In [1]:
import numpy as np
import matplotlib.pyplot as plt
import torch
import torch.nn as nn
import torch.optim as optim
from torchvision import datasets, transforms
from sklearn.decomposition import PCA
from sklearn.cluster import KMeans

In [2]:
class ConvNet(nn.Module):
    def __init__(self):
        super(ConvNet, self).__init__()
        self.conv1 = nn.Conv2d(3, 64, kernel_size=3, padding=1)
        self.block1 = nn.Sequential(
            nn.Conv2d(64, 64, kernel_size=3, padding=1),
            nn.ReLU(),
            nn.Conv2d(64, 64, kernel_size=3, padding=1),
            nn.ReLU(),
            nn.AvgPool2d(2)
        )
        self.block2 = nn.Sequential(
            nn.Conv2d(64, 128, kernel_size=3, padding=1),
            nn.ReLU(),
            nn.Conv2d(128, 128, kernel_size=3, padding=1),
            nn.ReLU(),
            nn.AvgPool2d(2)
        )
        self.block3 = nn.Sequential(
            nn.Conv2d(128, 256, kernel_size=3, padding=1),
            nn.ReLU(),
            nn.Conv2d(256, 256, kernel_size=3, padding=1),
            nn.ReLU(),
            nn.AvgPool2d(2)
        )
        self.final_conv = nn.Conv2d(256, 512, kernel_size=3, padding=1)
        self.mean_pool = nn.AdaptiveAvgPool2d(1)

    def forward(self, x, extract_layer=None):
        x = self.conv1(x)
        if extract_layer == 1: return x
        x = self.block1(x)
        if extract_layer == 2: return x
        x = self.block2(x)
        if extract_layer == 3: return x
        x = self.block3(x)
        if extract_layer == 4: return x
        x = self.final_conv(x)
        if extract_layer == 5: return x
        x = self.mean_pool(x).view(x.size(0), -1)
        if extract_layer == 6: return x
        return x


In [3]:
cifar_mean = [0.4914, 0.4822, 0.4465]
cifar_std = [0.2470, 0.2435, 0.2616]

transform = transforms.Compose([transforms.ToTensor(), transforms.Normalize(cifar_mean, cifar_std)])

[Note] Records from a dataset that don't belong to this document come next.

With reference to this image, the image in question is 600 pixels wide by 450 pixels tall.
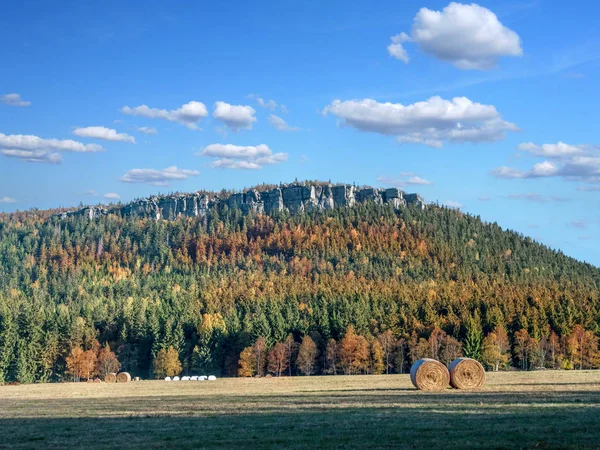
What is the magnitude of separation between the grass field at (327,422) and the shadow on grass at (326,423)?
0.11 ft

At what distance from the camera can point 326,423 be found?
26391mm

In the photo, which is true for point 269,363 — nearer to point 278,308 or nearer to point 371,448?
point 278,308

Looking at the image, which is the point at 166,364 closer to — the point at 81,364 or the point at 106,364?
the point at 106,364

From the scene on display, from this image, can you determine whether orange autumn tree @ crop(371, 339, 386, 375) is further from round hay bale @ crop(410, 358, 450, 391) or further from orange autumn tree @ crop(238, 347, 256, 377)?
round hay bale @ crop(410, 358, 450, 391)

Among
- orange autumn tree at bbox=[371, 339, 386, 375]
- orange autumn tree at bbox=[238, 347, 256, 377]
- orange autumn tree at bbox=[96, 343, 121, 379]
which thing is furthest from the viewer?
orange autumn tree at bbox=[96, 343, 121, 379]

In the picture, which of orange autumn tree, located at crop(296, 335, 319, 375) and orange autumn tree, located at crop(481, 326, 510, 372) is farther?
orange autumn tree, located at crop(296, 335, 319, 375)

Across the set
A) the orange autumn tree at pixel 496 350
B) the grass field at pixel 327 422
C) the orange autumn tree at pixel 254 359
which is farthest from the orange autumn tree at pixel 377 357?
the grass field at pixel 327 422

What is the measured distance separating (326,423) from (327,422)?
0.30m

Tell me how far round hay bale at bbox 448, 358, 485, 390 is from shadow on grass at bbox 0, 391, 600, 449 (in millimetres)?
5606

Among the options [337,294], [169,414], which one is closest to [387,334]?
[337,294]

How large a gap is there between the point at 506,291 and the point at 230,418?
4416 inches

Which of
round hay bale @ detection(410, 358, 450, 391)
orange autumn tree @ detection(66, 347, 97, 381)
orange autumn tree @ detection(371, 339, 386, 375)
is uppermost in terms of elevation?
round hay bale @ detection(410, 358, 450, 391)

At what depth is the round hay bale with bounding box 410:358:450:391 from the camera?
44.0m

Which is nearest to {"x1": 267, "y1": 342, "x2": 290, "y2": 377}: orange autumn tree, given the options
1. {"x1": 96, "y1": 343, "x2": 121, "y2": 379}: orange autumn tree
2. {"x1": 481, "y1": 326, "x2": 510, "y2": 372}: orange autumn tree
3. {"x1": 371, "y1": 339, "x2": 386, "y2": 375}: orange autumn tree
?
{"x1": 371, "y1": 339, "x2": 386, "y2": 375}: orange autumn tree
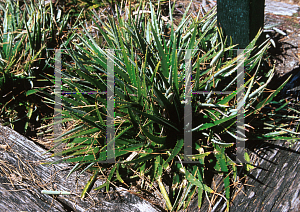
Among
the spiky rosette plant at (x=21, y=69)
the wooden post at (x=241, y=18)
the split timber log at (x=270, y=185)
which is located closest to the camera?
the split timber log at (x=270, y=185)

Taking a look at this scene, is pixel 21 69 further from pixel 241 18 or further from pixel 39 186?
pixel 241 18

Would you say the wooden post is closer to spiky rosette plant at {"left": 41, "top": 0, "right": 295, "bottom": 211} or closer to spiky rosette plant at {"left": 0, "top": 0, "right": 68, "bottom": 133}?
spiky rosette plant at {"left": 41, "top": 0, "right": 295, "bottom": 211}

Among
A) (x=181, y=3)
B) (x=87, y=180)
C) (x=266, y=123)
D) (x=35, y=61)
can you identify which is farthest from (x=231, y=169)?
(x=181, y=3)

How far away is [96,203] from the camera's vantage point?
4.38ft

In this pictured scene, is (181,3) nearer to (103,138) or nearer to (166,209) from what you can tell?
(103,138)

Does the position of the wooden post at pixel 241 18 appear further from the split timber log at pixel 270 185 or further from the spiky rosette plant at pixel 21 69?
the spiky rosette plant at pixel 21 69

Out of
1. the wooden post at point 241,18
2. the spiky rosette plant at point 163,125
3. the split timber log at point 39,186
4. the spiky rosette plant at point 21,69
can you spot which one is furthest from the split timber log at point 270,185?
the spiky rosette plant at point 21,69

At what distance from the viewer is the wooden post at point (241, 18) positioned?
1419 mm

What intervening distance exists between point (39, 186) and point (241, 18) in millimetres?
1422

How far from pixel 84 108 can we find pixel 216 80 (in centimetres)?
72

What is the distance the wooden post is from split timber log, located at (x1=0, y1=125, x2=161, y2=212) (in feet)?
3.42

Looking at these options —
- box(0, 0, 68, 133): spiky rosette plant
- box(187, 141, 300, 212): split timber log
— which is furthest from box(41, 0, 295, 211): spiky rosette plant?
box(0, 0, 68, 133): spiky rosette plant

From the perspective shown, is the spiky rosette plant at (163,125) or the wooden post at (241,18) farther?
the wooden post at (241,18)

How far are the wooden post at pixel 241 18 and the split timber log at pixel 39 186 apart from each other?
1043 mm
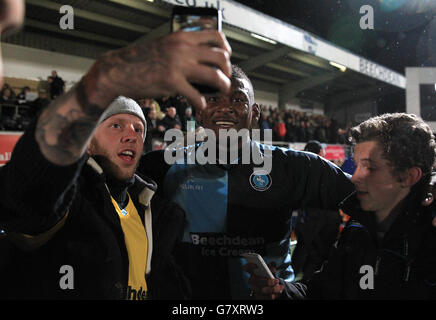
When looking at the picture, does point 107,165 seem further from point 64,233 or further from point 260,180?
point 260,180

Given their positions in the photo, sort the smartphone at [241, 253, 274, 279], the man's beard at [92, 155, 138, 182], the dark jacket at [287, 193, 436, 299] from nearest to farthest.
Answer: the dark jacket at [287, 193, 436, 299], the smartphone at [241, 253, 274, 279], the man's beard at [92, 155, 138, 182]

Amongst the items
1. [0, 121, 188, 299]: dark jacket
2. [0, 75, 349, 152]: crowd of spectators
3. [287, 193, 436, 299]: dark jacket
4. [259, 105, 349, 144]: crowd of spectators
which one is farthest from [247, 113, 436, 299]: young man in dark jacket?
[259, 105, 349, 144]: crowd of spectators

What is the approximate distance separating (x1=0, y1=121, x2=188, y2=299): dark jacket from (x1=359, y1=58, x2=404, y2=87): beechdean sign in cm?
1774

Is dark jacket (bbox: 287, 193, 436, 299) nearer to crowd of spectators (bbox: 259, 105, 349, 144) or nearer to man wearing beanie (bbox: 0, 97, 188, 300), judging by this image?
man wearing beanie (bbox: 0, 97, 188, 300)

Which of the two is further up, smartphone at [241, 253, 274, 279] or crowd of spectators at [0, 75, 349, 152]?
crowd of spectators at [0, 75, 349, 152]

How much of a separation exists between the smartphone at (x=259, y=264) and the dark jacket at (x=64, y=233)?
53 cm

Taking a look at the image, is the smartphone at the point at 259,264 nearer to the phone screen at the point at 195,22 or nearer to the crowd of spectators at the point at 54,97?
the phone screen at the point at 195,22

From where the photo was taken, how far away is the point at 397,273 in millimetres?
1595

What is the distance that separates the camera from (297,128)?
53.0 ft

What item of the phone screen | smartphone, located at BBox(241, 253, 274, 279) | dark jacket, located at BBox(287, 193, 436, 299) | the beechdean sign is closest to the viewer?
the phone screen

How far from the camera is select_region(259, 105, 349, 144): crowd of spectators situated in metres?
14.3
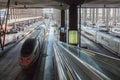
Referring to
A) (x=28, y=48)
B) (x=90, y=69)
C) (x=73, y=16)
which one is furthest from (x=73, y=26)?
(x=90, y=69)

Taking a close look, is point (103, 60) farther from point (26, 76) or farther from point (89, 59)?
point (26, 76)

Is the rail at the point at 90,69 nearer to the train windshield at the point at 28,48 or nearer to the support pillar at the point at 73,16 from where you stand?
the train windshield at the point at 28,48

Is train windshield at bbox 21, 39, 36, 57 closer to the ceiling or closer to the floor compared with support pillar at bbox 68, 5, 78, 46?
closer to the floor

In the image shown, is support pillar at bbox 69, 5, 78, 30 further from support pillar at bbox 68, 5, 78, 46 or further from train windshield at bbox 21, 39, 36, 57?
train windshield at bbox 21, 39, 36, 57

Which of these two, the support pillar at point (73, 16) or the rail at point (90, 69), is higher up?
the support pillar at point (73, 16)

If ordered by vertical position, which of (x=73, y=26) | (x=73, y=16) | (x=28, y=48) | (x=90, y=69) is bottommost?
(x=28, y=48)

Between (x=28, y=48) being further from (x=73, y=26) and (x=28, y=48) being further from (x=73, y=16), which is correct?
(x=73, y=16)

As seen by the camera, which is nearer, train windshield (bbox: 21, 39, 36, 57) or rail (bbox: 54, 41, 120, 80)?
rail (bbox: 54, 41, 120, 80)

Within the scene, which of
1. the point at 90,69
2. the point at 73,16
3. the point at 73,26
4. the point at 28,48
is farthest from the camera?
the point at 73,26

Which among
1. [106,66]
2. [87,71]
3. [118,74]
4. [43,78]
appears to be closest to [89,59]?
[106,66]

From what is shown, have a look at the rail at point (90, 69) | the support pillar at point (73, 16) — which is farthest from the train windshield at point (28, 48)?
the rail at point (90, 69)

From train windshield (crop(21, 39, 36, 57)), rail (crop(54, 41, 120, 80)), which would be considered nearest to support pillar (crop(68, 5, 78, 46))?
train windshield (crop(21, 39, 36, 57))

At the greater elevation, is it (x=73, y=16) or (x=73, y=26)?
(x=73, y=16)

dataset = datasets.CIFAR10(root='./data', train=True, download=True, transform=transform)
d_test = datasets.CIFAR10(root='./data', train=False, download=True, transform=transform)

d_train, d_aux = torch.utils.data.random_split(dataset, [25000, 25000])

img, label = d_train[0]
print(img.shape)
print(label)

Files already downloaded and verified
Files already downloaded and verified
torch.Size([3, 32, 32])
0


In [4]:
def train_cnn(model, dataloader, epochs=10):
    device = torch.device('cuda' if torch.cuda.is_available() else 'cpu')
    print(device)
    model.to(device)
    optimiser = optim.Adam(model.parameters(), lr=0.001)
    criterion = nn.CrossEntropyLoss()

    for epoch in range(epochs):
        for images, labels in dataloader:
            images, labels = images.to(device), labels.to(device)
            optimiser.zero_grad()
            output = model(images)
            loss = criterion(output, labels)
            loss.backward()
            optimiser.step()

In [5]:
def extract_features(model, dataloader, layer):
    model.eval()
    features = []
    with torch.no_grad():
        for images, _ in dataloader:
            feature = model(images, extract_layer=layer)
            features.append(feature.view(feature.size(0), -1).cpu().numpy())
    return np.vstack(features)

In [6]:
dataloader_aux = torch.utils.data.DataLoader(d_aux, batch_size=64, shuffle=True)
cnn_model = ConvNet()
train_cnn(cnn_model, dataloader_aux, epochs=10)

cpu


In [7]:
dataloader_train = torch.utils.data.DataLoader(d_train, batch_size=64, shuffle=False)
train_features = {layer: extract_features(cnn_model, dataloader_train, layer) for layer in range(1, 7)}

aux_features = {layer: extract_features(cnn_model, dataloader_aux, layer) for layer in range(1, 7)}

dataloader_test = torch.utils.data.DataLoader(d_test, batch_size=64, shuffle=False)
test_features = {layer: extract_features(cnn_model, dataloader_test, layer) for layer in range(1, 7)}

In [8]:
aux_pca_models = {layer: PCA(n_components=10).fit(aux_features[layer]) for layer in aux_features}
aux_pca_features = {layer: aux_pca_models[layer].transform(aux_features[layer]) for layer in aux_features}

In [9]:
kmeans_models = {layer: KMeans(n_clusters=100, random_state=42).fit(aux_pca_features[layer]) for layer in aux_features}
cluster_labels = {layer: kmeans_models[layer].labels_ for layer in aux_features}



In [10]:
print(type(kmeans_models[1]))

<class 'sklearn.cluster._kmeans.KMeans'>


In [11]:
layer_1 = kmeans_models[1]

cluster_indices, cluster_counts = np.unique(layer_1.labels_, return_counts=True)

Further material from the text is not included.